§ **Objective**:
Please give these items again with "topiary bush" swapped for "clipped hedge" throughout and everything else left as it is, omitting the pictures.

--- BEGIN ---

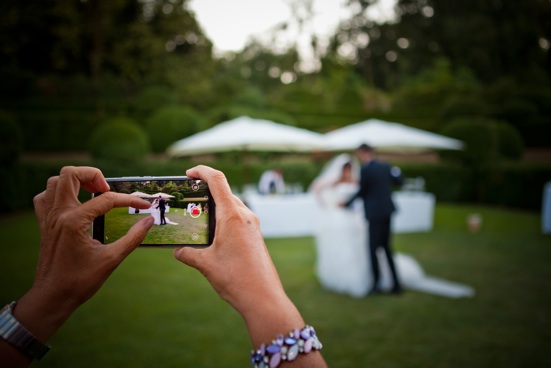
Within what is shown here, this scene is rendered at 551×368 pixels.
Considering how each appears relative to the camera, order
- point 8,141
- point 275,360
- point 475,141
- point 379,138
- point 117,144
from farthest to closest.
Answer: point 475,141
point 117,144
point 8,141
point 379,138
point 275,360

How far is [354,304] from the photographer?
513 cm

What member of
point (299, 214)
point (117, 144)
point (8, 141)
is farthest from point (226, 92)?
point (299, 214)

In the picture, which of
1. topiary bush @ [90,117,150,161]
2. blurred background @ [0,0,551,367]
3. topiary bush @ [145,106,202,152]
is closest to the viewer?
blurred background @ [0,0,551,367]

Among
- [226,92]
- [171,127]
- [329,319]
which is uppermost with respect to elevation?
[226,92]

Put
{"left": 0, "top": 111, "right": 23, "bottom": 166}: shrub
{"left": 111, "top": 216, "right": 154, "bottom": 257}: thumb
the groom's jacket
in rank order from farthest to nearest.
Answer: {"left": 0, "top": 111, "right": 23, "bottom": 166}: shrub < the groom's jacket < {"left": 111, "top": 216, "right": 154, "bottom": 257}: thumb

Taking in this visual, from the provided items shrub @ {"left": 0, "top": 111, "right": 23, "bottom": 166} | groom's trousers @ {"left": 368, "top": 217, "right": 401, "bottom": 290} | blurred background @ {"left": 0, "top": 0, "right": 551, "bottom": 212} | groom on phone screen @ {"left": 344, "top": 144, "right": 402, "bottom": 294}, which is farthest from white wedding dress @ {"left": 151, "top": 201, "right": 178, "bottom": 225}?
shrub @ {"left": 0, "top": 111, "right": 23, "bottom": 166}

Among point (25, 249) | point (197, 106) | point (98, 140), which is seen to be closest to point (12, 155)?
point (98, 140)

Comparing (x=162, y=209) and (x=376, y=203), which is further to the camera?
(x=376, y=203)

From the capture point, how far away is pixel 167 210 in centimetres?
91

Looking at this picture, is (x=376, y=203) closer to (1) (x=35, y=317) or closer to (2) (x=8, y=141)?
(1) (x=35, y=317)

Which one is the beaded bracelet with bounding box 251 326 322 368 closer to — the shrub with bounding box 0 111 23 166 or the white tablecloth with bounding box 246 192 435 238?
the white tablecloth with bounding box 246 192 435 238

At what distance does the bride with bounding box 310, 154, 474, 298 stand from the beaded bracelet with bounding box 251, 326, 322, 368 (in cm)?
497

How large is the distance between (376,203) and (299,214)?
4.81 metres

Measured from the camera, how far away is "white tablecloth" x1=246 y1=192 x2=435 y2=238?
9.86 m
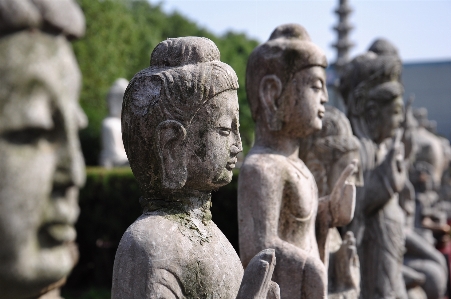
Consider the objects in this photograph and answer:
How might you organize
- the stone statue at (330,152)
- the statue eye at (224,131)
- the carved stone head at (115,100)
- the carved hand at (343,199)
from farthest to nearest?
the carved stone head at (115,100) < the stone statue at (330,152) < the carved hand at (343,199) < the statue eye at (224,131)

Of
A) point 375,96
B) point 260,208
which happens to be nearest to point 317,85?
point 260,208

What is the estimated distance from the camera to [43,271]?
115 cm

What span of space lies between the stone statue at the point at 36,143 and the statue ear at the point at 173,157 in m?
1.75

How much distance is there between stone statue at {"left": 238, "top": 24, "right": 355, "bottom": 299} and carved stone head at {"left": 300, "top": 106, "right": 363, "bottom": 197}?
102cm

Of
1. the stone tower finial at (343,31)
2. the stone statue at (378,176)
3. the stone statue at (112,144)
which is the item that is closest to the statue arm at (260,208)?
the stone statue at (378,176)

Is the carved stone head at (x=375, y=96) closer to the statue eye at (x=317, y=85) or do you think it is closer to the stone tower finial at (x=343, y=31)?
the statue eye at (x=317, y=85)

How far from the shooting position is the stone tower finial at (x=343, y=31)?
90.5 ft

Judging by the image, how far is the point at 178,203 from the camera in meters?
3.03

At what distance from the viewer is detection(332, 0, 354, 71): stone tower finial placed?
27.6 metres

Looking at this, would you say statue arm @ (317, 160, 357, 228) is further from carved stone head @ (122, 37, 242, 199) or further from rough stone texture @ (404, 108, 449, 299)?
rough stone texture @ (404, 108, 449, 299)

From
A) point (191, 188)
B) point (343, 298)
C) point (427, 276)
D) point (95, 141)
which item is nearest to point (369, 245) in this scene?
point (343, 298)

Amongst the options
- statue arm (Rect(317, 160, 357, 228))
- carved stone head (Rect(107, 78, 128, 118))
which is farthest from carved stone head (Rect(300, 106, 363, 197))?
carved stone head (Rect(107, 78, 128, 118))

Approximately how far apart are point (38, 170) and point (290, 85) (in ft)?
11.8

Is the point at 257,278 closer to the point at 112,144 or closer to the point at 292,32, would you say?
the point at 292,32
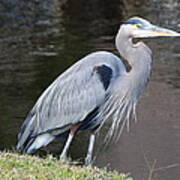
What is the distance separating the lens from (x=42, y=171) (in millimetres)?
5090

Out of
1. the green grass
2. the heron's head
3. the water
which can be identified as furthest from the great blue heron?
the green grass

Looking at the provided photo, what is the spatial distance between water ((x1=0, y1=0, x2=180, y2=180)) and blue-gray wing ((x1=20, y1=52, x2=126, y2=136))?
2.75 feet

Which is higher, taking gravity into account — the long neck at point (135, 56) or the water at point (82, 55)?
the long neck at point (135, 56)

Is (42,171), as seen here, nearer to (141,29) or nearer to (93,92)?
(93,92)

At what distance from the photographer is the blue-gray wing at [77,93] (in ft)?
22.5

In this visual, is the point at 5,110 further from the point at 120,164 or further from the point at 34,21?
the point at 34,21

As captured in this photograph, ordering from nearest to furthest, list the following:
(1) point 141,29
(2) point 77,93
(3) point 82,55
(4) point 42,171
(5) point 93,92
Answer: (4) point 42,171
(1) point 141,29
(5) point 93,92
(2) point 77,93
(3) point 82,55

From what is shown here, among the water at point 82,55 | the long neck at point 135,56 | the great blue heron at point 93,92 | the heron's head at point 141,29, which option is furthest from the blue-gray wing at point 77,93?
the water at point 82,55

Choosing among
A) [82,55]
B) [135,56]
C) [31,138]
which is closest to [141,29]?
[135,56]

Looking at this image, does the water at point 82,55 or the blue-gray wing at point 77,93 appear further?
the water at point 82,55

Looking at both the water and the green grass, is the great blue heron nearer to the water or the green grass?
the water

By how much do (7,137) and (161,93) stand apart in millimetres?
3712

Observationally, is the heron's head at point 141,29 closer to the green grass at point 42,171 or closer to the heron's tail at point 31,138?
the heron's tail at point 31,138

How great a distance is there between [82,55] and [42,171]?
36.7 feet
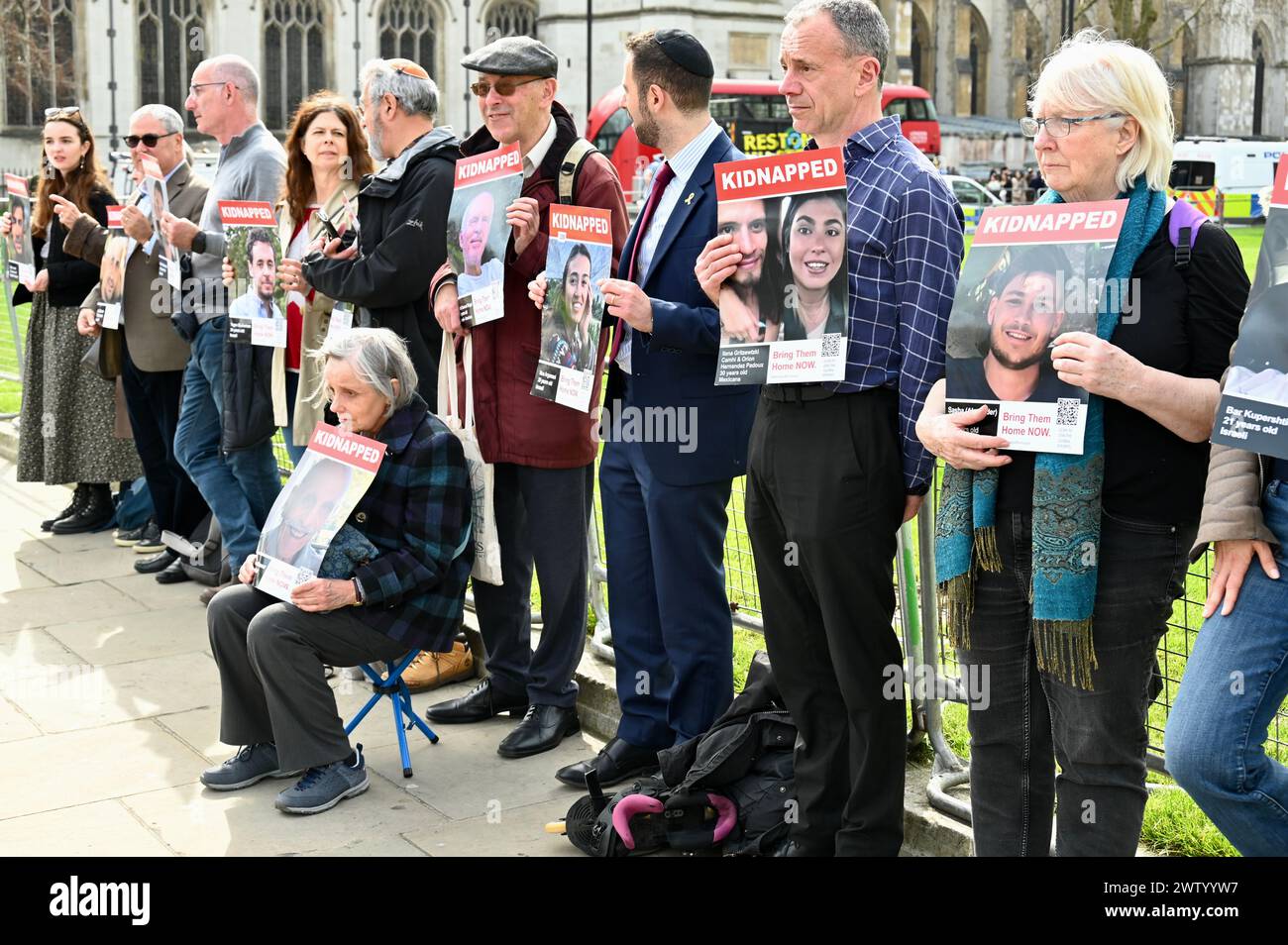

--- END ---

§ **Complete output**:
Within what is shown here, this scene is rendered at 551×368 pixels.
Considering how each appears relative to the camera, order
- point 8,141
- point 275,360
- point 475,141
- point 379,138
- point 117,144
from farthest to closest.
Answer: point 475,141
point 117,144
point 8,141
point 379,138
point 275,360

How far is [354,304] from the photographer?
513 cm

What member of
point (299, 214)
point (117, 144)
point (8, 141)
is farthest from point (226, 92)?
point (299, 214)

In the picture, which of
1. clipped hedge @ [90,117,150,161]
2. blurred background @ [0,0,551,367]
3. clipped hedge @ [145,106,202,152]
is closest to the viewer?
blurred background @ [0,0,551,367]

Among
- [226,92]
- [171,127]
- [329,319]
which is uppermost with respect to elevation?
[226,92]

Put
{"left": 0, "top": 111, "right": 23, "bottom": 166}: shrub
{"left": 111, "top": 216, "right": 154, "bottom": 257}: thumb
the groom's jacket
in rank order from farthest to nearest.
Answer: {"left": 0, "top": 111, "right": 23, "bottom": 166}: shrub < the groom's jacket < {"left": 111, "top": 216, "right": 154, "bottom": 257}: thumb

Taking in this visual, from the provided items shrub @ {"left": 0, "top": 111, "right": 23, "bottom": 166} | groom's trousers @ {"left": 368, "top": 217, "right": 401, "bottom": 290} | blurred background @ {"left": 0, "top": 0, "right": 551, "bottom": 212} | groom on phone screen @ {"left": 344, "top": 144, "right": 402, "bottom": 294}, which is farthest from white wedding dress @ {"left": 151, "top": 201, "right": 178, "bottom": 225}?
shrub @ {"left": 0, "top": 111, "right": 23, "bottom": 166}

Among point (25, 249) | point (197, 106) | point (98, 140), which is seen to be closest to point (12, 155)?
point (98, 140)

Comparing (x=162, y=209) and (x=376, y=203), which is further to the camera?
(x=376, y=203)

From the capture point, how far away is pixel 167 210 in centimetres?
91

Looking at this picture, is (x=376, y=203) closer to (1) (x=35, y=317) or closer to (2) (x=8, y=141)?
(1) (x=35, y=317)

Which one is the beaded bracelet with bounding box 251 326 322 368 closer to — the shrub with bounding box 0 111 23 166 or the white tablecloth with bounding box 246 192 435 238?
the white tablecloth with bounding box 246 192 435 238

At what distance does the bride with bounding box 310, 154, 474, 298 stand from the beaded bracelet with bounding box 251, 326, 322, 368 (in cm)?
497

How large is the distance between (376,203) and (299,214)?
4.81 metres

Measured from the camera, how far away is "white tablecloth" x1=246 y1=192 x2=435 y2=238?
9.86 m
Consider the objects in this photograph and answer:
How might you organize
- the stone statue at (330,152)
- the statue eye at (224,131)
- the carved stone head at (115,100)
- the carved hand at (343,199)
from farthest to nearest?
the carved stone head at (115,100) < the stone statue at (330,152) < the carved hand at (343,199) < the statue eye at (224,131)

Of
A) point 375,96
B) point 260,208
which happens to be nearest to point 317,85?
point 260,208

What is the estimated distance from the camera to [43,271]?
115 cm

What span of space lies between the stone statue at the point at 36,143 and the statue ear at the point at 173,157 in m?
1.75

How much distance is there between stone statue at {"left": 238, "top": 24, "right": 355, "bottom": 299} and carved stone head at {"left": 300, "top": 106, "right": 363, "bottom": 197}?
102cm

Of
1. the stone tower finial at (343,31)
2. the stone statue at (378,176)
3. the stone statue at (112,144)
which is the item that is closest to the statue arm at (260,208)?
the stone statue at (378,176)

Is the carved stone head at (x=375, y=96) closer to the statue eye at (x=317, y=85) or do you think it is closer to the stone tower finial at (x=343, y=31)?
the statue eye at (x=317, y=85)

How far from the shooting position is the stone tower finial at (x=343, y=31)?
90.5 ft

Judging by the image, how far is the point at 178,203 from the camera in meters?
3.03

At what distance from the viewer is detection(332, 0, 354, 71): stone tower finial placed?
27.6 metres

Looking at this, would you say statue arm @ (317, 160, 357, 228) is further from carved stone head @ (122, 37, 242, 199) or further from rough stone texture @ (404, 108, 449, 299)?
rough stone texture @ (404, 108, 449, 299)

From
A) point (191, 188)
B) point (343, 298)
C) point (427, 276)
D) point (95, 141)
which item is nearest to point (369, 245) in this scene?
point (343, 298)

Amongst the options
- statue arm (Rect(317, 160, 357, 228))
- carved stone head (Rect(107, 78, 128, 118))
which is farthest from carved stone head (Rect(300, 106, 363, 197))?
carved stone head (Rect(107, 78, 128, 118))

Approximately how far apart are point (38, 170) and point (290, 85) (in ft)?
11.8

Is the point at 257,278 closer to the point at 112,144 or closer to the point at 292,32, would you say?
the point at 292,32
What is the distance separating the lens from (x=42, y=171) (in millimetres)?
5090

Out of
1. the green grass
2. the heron's head
3. the water
which can be identified as furthest from the great blue heron?
the green grass

Looking at the provided photo, what is the spatial distance between water ((x1=0, y1=0, x2=180, y2=180)) and blue-gray wing ((x1=20, y1=52, x2=126, y2=136))?
2.75 feet

Which is higher, taking gravity into account — the long neck at point (135, 56) or the water at point (82, 55)?
the long neck at point (135, 56)

Is (42,171), as seen here, nearer to (141,29) or nearer to (93,92)?
(93,92)

At what distance from the photographer is the blue-gray wing at [77,93] (in ft)?
22.5

In this visual, is the point at 5,110 further from the point at 120,164 or further from the point at 34,21?
the point at 34,21

As captured in this photograph, ordering from nearest to furthest, list the following:
(1) point 141,29
(2) point 77,93
(3) point 82,55
(4) point 42,171
(5) point 93,92
Answer: (4) point 42,171
(1) point 141,29
(5) point 93,92
(2) point 77,93
(3) point 82,55

From what is shown here, among the water at point 82,55 | the long neck at point 135,56 | the great blue heron at point 93,92 | the heron's head at point 141,29, which option is furthest from the blue-gray wing at point 77,93?
the water at point 82,55

Choosing among
A) [82,55]
B) [135,56]
C) [31,138]
which is closest to [141,29]?
[135,56]

Looking at this image, does the water at point 82,55 or the blue-gray wing at point 77,93 appear further?
the water at point 82,55

Looking at both the water and the green grass, is the great blue heron nearer to the water or the green grass?
the water

By how much do (7,137) and (161,93) stand apart in millimetres?
3712

Observationally, is the heron's head at point 141,29 closer to the green grass at point 42,171 or closer to the heron's tail at point 31,138?
the heron's tail at point 31,138

How great a distance is there between [82,55] and [42,171]?
36.7 feet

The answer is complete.